A primeira versão do filme começava no quarto imaginário de Lúcio. Sentado num sofá, rodeado pelo seu universo interior, o protagonista era introduzido ao espectador antes de qualquer contacto com o mundo exterior. No entanto, à medida que o filme evoluía, tornou-se evidente que esta sequência pertencia a uma versão anterior do projeto. A composição da imagem, o controlo do espaço e a própria encenação tornavam-na demasiado perfeita. Mais do que abrir o filme, parecia resumir e explicar aquilo que o espectador deveria descobrir por si próprio.
Numa versão posterior, o filme passou a começar na loja de conveniência. Este espaço funcionava como um ponto de encontro entre as personagens e permitia situar imediatamente a ação num contexto reconhecível. Contudo, quando a cena acabou por ser removida do corte final, foi necessário procurar novamente uma nova entrada para a narrativa.
A versão seguinte do filme passava a começar diretamente com a corrida noturna de Lúcio. Este início funcionava bem por si só. Colocava imediatamente o espectador em movimento, lançava a narrativa sem explicações e introduzia desde cedo a energia física e emocional da personagem.
No entanto, numa fase mais avançada da montagem, quando começámos a integrar imagens captadas em camcorder, percebemos que existia uma possibilidade ainda mais interessante. Entre esses registos encontrava-se um momento simples: Sun a filmar Lúcio junto ao carrossel. A textura imperfeita da imagem, a espontaneidade do gesto e a ausência de contexto criavam uma sensação de mistério que nos interessava particularmente.
Ao contrário da corrida, que colocava imediatamente o espectador ao lado de Lúcio, esta nova abertura permitia observá-lo à distância. Quem é esta pessoa? Porque está a ser filmada? Qual é a relação entre estas duas personagens? Pela primeira vez, o filme começava com perguntas em vez de respostas.
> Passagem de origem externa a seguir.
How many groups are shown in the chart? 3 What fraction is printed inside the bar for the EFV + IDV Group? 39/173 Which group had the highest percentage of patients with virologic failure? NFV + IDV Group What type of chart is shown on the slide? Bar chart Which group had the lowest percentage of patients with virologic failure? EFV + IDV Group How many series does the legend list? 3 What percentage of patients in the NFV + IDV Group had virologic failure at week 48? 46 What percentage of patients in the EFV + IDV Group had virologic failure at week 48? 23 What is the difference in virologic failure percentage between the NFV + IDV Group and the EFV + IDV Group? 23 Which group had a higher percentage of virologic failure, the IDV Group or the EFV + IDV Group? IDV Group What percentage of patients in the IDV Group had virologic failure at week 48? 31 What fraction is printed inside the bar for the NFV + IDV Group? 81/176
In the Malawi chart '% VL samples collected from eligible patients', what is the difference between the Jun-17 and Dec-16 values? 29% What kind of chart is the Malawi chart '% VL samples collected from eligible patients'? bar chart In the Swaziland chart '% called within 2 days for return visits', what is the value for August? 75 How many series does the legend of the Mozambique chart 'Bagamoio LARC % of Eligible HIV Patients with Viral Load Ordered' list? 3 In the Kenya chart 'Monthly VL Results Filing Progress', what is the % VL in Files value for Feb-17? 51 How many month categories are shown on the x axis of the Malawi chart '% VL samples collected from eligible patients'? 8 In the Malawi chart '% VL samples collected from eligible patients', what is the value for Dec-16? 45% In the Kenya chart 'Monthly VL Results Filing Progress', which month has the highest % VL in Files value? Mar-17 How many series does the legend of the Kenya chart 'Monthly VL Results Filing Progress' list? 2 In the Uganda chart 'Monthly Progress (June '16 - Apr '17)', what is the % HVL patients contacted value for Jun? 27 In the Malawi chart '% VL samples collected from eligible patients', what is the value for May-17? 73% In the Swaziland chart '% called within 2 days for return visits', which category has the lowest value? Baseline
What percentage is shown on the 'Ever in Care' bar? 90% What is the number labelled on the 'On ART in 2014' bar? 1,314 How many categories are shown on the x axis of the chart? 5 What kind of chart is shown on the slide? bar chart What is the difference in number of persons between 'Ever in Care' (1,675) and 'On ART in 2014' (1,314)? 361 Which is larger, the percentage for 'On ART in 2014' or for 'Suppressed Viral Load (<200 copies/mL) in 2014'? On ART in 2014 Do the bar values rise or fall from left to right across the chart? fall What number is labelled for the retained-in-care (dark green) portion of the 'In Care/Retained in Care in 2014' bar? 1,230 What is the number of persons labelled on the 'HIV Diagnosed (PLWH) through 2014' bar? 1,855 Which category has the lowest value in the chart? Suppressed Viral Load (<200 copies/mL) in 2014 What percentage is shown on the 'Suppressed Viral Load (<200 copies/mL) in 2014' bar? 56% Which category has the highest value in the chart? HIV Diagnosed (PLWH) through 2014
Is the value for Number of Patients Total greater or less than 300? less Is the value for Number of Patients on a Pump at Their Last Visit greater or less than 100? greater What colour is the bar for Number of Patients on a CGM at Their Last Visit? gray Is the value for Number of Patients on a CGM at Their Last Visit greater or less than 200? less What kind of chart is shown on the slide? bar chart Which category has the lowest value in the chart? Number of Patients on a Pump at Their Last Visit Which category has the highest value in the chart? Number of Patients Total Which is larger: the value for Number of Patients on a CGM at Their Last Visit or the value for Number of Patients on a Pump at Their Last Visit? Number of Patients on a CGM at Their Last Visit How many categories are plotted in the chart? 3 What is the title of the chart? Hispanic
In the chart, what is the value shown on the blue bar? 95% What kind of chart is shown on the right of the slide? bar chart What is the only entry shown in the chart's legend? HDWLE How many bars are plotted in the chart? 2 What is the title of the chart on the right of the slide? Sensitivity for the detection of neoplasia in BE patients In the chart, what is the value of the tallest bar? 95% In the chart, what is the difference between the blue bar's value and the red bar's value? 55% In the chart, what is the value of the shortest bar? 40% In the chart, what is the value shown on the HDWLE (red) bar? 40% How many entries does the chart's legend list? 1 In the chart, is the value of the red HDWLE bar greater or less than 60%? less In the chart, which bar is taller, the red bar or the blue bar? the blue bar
O carrossel, que regressaria mais tarde ao longo da narrativa, passou assim a funcionar como uma primeira impressão do universo do filme: um espaço simultaneamente nostálgico, íntimo e enigmático. A corrida manteve-se logo de seguida, mas agora surgia já contaminada por esse mistério inicial, convidando o espectador a descobrir gradualmente quem é Lúcio e porque razão aquela noite é importante.